Na een paar dagen Graciosa gaan we met de andere 3 Nederlandse jachten naar jachthaven Rubicon op Lanzarote. We varen met een ruime wind van 5 a 6 Bft mooi gelijk op met de Dixbay en het lijkt wel of de Nostress stiekem een lijntje aan onze boot gebonden heeft, zo recht varen ze achter ons aan. De Blabber zeilt daar weer achter en zij genieten enorm dat ze voor het eerst op de windvaan zeilen en dat het perfect gaat.
De kust van Lanzarote is prachtig om langs te varen. We hebben uitzicht op een zwart, bruin en rood gekleurd vulkaanlandschap met vele pieken, die er uitzien alsof ze zo weer kunnen gaan spuwen. De zee breekt in wit schuim op de zwarte kust en witte dorpjes blakeren in de zon. Bij Rubicon klaren we ons met 4 boten tegelijk in.

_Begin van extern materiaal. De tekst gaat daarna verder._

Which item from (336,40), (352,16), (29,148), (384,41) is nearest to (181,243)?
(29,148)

Samen met de Blabber en de
Nostress huren we een auto om het eiland te verkennen. Dixbay gaat al weer
verder. Lanzarote is vulkanisch en er groeit nauwelijks iets. Het oostelijk
deel van het eiland bestaat uit een kaal vulkaanlandschap, dat door
uitbarstingen in de 18e eeuw ontstaan is. We bezoeken het nationale park Timanfaya dat o.a. uit
vulkaankraters en lavavelden bestaat. Met een bus toeren we drie kwartier door
het landschap. We rijden over de randen van kraters en de klassieke muziek in
de bus zorgt voor een extra dramatisch effect als je links en rechts alleen
maar afgrond ziet.
We hadden nog wel wat langer op Lanzarote willen blijven, maar gaan na een
dag verder richting Tenerife want we krijgen bezoek!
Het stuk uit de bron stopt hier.